Chemical structure of the most abundant singly charged [M+H]+ long-chain polyamine (LCPA), with n = 1–6 N-methyl propyleneimine repeated units. Source.
Paleontologists are greatly helped in their work by finding organic compounds that have been preserved in fossils through the ages. Most useful among these are the amazingly stable polycyclic terpenoid lipids, in particular the bacterial hopanoids (Click here and here), that are present in fossils about 2.4 billion years old. But it helps to have other classes of compounds at hand. This is especially true for nitrogen-containing ones, which are absent in hopanoids and the like, and could be used as indicators of changes in the nitrogen cycle over geologic time.
Scanning Electron micrographs of solvent-and acid-cleaned fossil diatom shells or frustules show well-preserved structural details that match well the shell structure of modern diatoms. This demonstrates that diagenetic alterations were minor during fossilization. (Diagenesis is the term used by geologists for changes after sediments are deposited). Source.

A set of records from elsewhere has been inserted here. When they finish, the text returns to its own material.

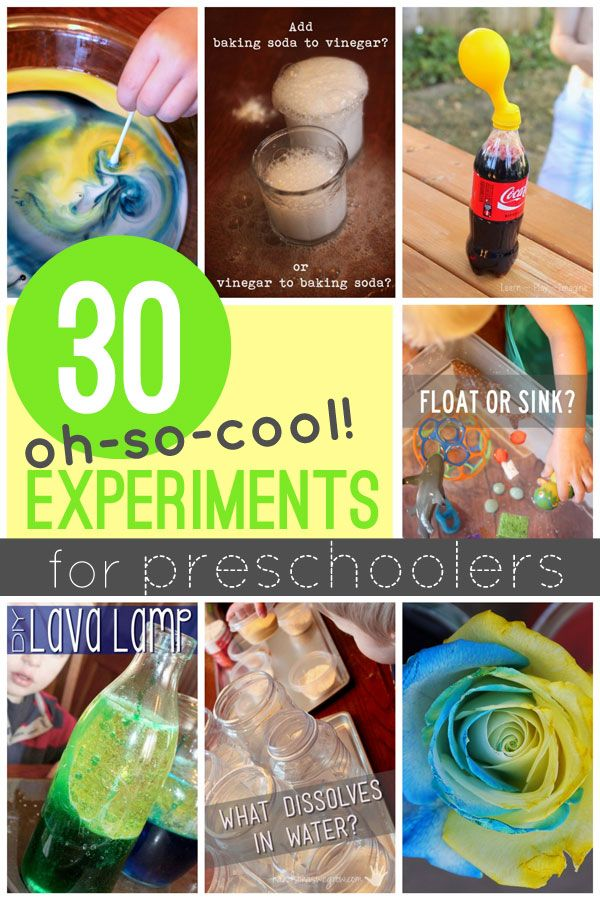30 very cool science experiments for preschooler to try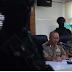 Pos Mako Polda Sumut Diserang Teroris, Seorang Polisi Terluka
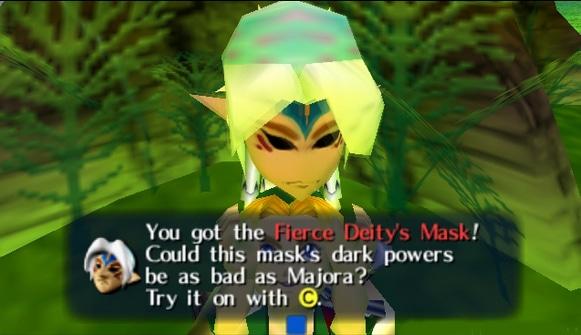 La máscara de la Fiera Deidad Majora's Mask para Nintendo 64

And here come the good news. A recent study reported the presence of unusually long-chain polyamines in the oldest known fossil diatoms, which go back to some 100 million years ago. Using some advanced mass spectrometry (MS) analytic techniques called HPLC-ESI-MS and HPLC-QToa-TOF-MS, the authors demonstrated that the diatom fossils contain a large number of polyamines ranging in chain length from 12 to 52 carbons. The authors propose that these molecules were preserved by encapsulation as the glassy shells of the diatoms were formed. Amazingly, the fossils’ polyamines have the same structure as those formed by modern diatoms, thus, they were able withstand the pass of time and are preserved intact. The fossilized diatoms lived in the Lower Cretaceous, a time that was particularly propitious for diatom development due to the high concentrations of CO2 in the atmosphere and the abundance of silica in the oceans. It is likely that the polyamines participated (as they do now) in the deposition of the diatom’s shells by combining with silica and making insoluble aggregates. But they may have played additional roles, based on the various functions of the present day polyamines. These functions range from regulation of virulence genes in bacteria and epigenetic switches in eukaryotic cells to senescence in plants, just to name a few.
Finding these ancient organic compounds has wider ramifications. In the authors’ own words: The use of recalcitrant long-chain polyamine biomarkers offers a promising approach for reconstructing the biogeochemistry of the photic zone and to ultimately identify the links between nutrient cycling, biological productivity, and climate change across abrupt climate change events in the geological record. Who would have thought!